Our eldest was the first to be afflicted, when a mild but lingering sore throat developed overnight into a three-day frenzy of anguished screaming and terrifying vomiting. For a few nights, my wife and I exchanged a large proportion of our precious sleep for sustained periods of being drenched in torrents of phlegmy puke. We spent hours sat up in bed feeding our daughter's obsession with her pacifying Very Best of Elmo DVD. It is a good DVD, to be fair. It's got Ray Charles in it. And somebody called Jason Mraz, who appears to have converted a hit single of his into a bizarre but curiously endearing anthem to overcoming agoraphobia, all for Elmo's benefit.
I digress. It was a huge relief when our daughter's symptoms advanced to mere snot and coughing, which eventually subsided to a state of near normality. If anything we were all slightly disappointed to wave goodbye to her husky voice, which added a further dimension to her unique, cheeky charm.

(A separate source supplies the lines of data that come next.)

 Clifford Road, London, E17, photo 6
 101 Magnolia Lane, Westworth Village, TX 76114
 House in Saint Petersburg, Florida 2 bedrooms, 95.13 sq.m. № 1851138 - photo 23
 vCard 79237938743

The days of pent-up hyperactivity with which she met her recovery were as difficult to manage as the horrors that preceded them, but much more enjoyable.
And this prolonged burst of physical enthusiasm coincided perfectly with our younger daughter's submission to the bug. We had known that it was only a question of when the same symptoms would be repeated in her. The only mercy was that - being only a couple of months old - her usual habits weren't too different from the major effects of the cold: screaming, vomiting and sleeplessness. The trouble was that - even at the best of times - our daughter's default scream sears furiously through the darkest corners of the brain of anyone within earshot. My wife and I have by now adjusted to this sonic peril where others find it hard to bear; we have even come to view it with a sense of pride. But such was the obvious distress caused to our daughter by her illness that the scream's magnitude became all the more severe.

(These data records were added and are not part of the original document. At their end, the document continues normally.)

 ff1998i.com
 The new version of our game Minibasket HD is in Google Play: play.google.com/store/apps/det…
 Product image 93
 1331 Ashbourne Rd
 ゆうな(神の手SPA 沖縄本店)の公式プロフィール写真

I can only apologise to our neighbours.
Thankfully, a mild rattle in her chest is all that remains of our youngest's plight. She is back to being the relatively peaceful and cheerful young lady that I intended to be boasting about here two weeks ago. Popular wisdom contends that young babies are incapable of genuinely smiling. If they appear to do so, continues popular wisdom, somewhat arrogantly, it is simply because of wind. I can refute this claim with absolute certainty, citing the fact that - since she was only about six weeks old - our second daughter has greeted the sight of Mummy's milk dispensers with a knowing grin and even an occasional chuckle. The cause of this reaction soon expanded to include Mummy's face. Since her recovery from the great plague of 2011, my daughter now sometimes offers the same beaming smile in response to my own appearance in her eyeline.
This pleases me greatly, in turn causing me to smile. Regardless of whether or not I have wind.